Most Voters Back Trump's Health Care Order But Are Split on Impact

Publish date: 2024-08-11

A majority of voters back a key component of President Donald Trump’s executive order to promote the sale of health insurance that is cheaper but less generous than coverage sold under the Affordable Care Act.

Fifty-two percent of voters said they support Trump’s plan to make it easier for small businesses to band together in associations to sponsor low-cost, less comprehensive health care coverage across state lines, while 30 percent said they oppose the policy, according to a new Morning Consult/Politico poll of 1,991 registered voters that was conducted online Oct. 12-16. Nearly a fifth of voters (18 percent) said they didn’t know or had no opinion.

Voters’ initial reaction to Trump’s Oct. 12 unilateral action was much more positive compared to the response to congressional Republicans’ bills to repeal Obamacare, former President Barack Obama’s signature domestic policy achievement, but approval still fell mostly along partisan lines. Seventy-nine percent of GOP voters said they approved of Trump’s action, compared to 49 percent of independents and 31 percent of Democrats. (The poll has a margin of error of plus or minus 2 percentage points.)

Support for Obamacare has held largely steady this year, and clocked in at 49 percent in favor and 41 percent against in the most recent poll.

Details are scarce on how the federal government will fulfill the goals of Trump’s order, which just directed three Cabinet departments to come up with a plan using the rule-making process.

Without more details, voters are divided over how the executive order would impact the nation’s health insurance system. Thirty-nine percent of all respondents, and 64 percent of GOP voters, agreed with the Trump administration’s argument that allowing insurance plans to be sold across state lines would increase consumer options and competition, causing consumer costs to decrease.

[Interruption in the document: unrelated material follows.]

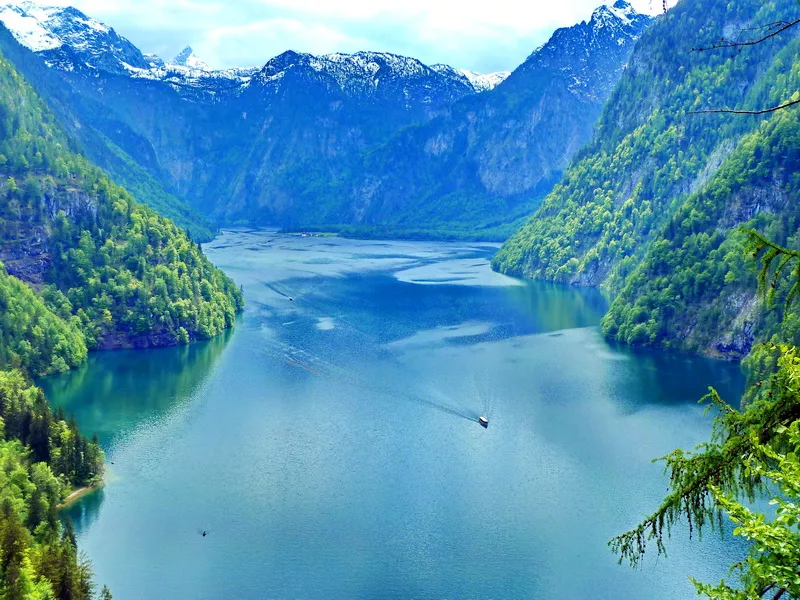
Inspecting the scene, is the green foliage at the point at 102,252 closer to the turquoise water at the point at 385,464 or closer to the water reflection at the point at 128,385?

On the other hand, 36 percent of all respondents – and 57 percent of Democrats – said healthier, younger consumers would flee the Obamacare markets for cheaper insurance, causing premiums to skyrocket for high-risk individuals on the exchanges.

Voters were more likely to say the executive order would have a negative effect on high-risk individuals. More than four in 10 voters (43 percent), a plurality, said the order would have a negative impact on sick individuals, while a fourth of respondents said it would have a positive impact.

Voters were more closely split on how healthy individuals would fare, with 34 percent saying they would benefit, 29 percent saying it wouldn’t affect them, and 20 percent saying they would be negatively impacted by the order.

One in four voters said they didn’t know or had no opinion how Trump’s order would affect health insurance costs – a possible sign that public sentiment could change as the federal rule-making process advances in the coming months, said Karlyn Bowman, a public opinion analyst at the American Enterprise Institute, a center-right think tank.

Despite initial public support for Trump’s order, a plurality of 46 percent of voters said they would be unlikely to swap their current health plan for one that is cheaper with less generous coverage, while 36 percent said they would switch.

“We know from virtually all the polls that have been conducted for the last 30 years that people who have health insurance” are fairly satisfied with the health care they have, Bowman said Tuesday.

But voters’ inclination to buy cheaper coverage may be clearer once details of a plan emerge.

“I imagine a lot of the interest over time may depend very much on how the rules are written,” said Elizabeth Carpenter, a senior vice president at consulting company Avalere Health, on Monday.